TASK:
Copy the items below exactly as they appear, from the line containing "How are these" up to and including the last line of the items.

━━━ AVAILABLE RECORDS ━━━

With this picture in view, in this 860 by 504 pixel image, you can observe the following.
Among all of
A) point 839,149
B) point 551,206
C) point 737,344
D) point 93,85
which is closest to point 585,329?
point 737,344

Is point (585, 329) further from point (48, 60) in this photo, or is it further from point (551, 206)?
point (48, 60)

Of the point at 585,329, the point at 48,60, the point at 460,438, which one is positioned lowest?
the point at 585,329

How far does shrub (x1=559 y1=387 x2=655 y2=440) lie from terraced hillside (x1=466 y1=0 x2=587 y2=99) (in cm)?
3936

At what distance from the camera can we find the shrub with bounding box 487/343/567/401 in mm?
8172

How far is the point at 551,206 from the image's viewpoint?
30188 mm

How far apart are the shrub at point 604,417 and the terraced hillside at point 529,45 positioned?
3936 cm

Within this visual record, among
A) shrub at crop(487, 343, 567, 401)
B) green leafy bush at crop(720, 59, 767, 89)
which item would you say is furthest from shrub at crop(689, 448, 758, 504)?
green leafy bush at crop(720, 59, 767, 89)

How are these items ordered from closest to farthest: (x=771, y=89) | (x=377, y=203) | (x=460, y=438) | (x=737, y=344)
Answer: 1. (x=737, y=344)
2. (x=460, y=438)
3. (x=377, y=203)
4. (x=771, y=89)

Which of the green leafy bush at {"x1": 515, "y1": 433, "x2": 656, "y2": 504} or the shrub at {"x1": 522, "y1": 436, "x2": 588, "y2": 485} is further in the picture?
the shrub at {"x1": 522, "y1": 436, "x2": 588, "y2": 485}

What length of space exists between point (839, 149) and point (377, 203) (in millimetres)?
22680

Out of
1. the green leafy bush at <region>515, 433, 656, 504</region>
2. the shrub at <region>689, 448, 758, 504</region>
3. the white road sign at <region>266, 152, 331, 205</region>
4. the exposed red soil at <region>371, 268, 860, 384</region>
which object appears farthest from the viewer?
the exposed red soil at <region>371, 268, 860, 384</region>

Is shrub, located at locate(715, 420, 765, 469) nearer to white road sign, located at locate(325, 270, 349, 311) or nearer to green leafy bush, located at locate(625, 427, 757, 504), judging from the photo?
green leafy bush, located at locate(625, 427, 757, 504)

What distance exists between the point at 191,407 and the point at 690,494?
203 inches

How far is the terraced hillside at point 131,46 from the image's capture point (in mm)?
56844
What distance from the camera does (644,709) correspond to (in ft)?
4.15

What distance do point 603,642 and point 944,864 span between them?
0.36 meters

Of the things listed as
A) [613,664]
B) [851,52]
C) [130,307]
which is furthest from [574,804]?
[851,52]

━━━

EXERCISE RESULT:
How are these items ordered from closest to farthest: (x=771, y=89) | (x=377, y=203) | (x=460, y=438) | (x=737, y=344)
Answer: 1. (x=737, y=344)
2. (x=460, y=438)
3. (x=377, y=203)
4. (x=771, y=89)

Which of the green leafy bush at {"x1": 515, "y1": 433, "x2": 656, "y2": 504} or the shrub at {"x1": 522, "y1": 436, "x2": 588, "y2": 485} is further in the picture?
the shrub at {"x1": 522, "y1": 436, "x2": 588, "y2": 485}

What length of space exists between point (839, 149) and point (377, 203) (in millimetres)?
22680

Out of
1. the green leafy bush at <region>515, 433, 656, 504</region>
2. the shrub at <region>689, 448, 758, 504</region>
3. the white road sign at <region>266, 152, 331, 205</region>
4. the exposed red soil at <region>371, 268, 860, 384</region>
which object appears farthest from the viewer?
the exposed red soil at <region>371, 268, 860, 384</region>

Is shrub, located at locate(715, 420, 765, 469) nearer to white road sign, located at locate(325, 270, 349, 311) or nearer to green leafy bush, located at locate(625, 427, 757, 504), judging from the photo?
green leafy bush, located at locate(625, 427, 757, 504)

What distance exists between the point at 191,407 and the point at 690,494?
203 inches

How far is the terraced hillside at point 131,46 from the image's capture point (in mm)?
56844
What distance from the camera does (644,709) correspond to (in ft)?
4.15

What distance do point 603,642 and point 944,864 span between them?
0.36 meters

Of the things listed as
A) [613,664]
B) [851,52]
C) [130,307]
which is furthest from [574,804]?
[851,52]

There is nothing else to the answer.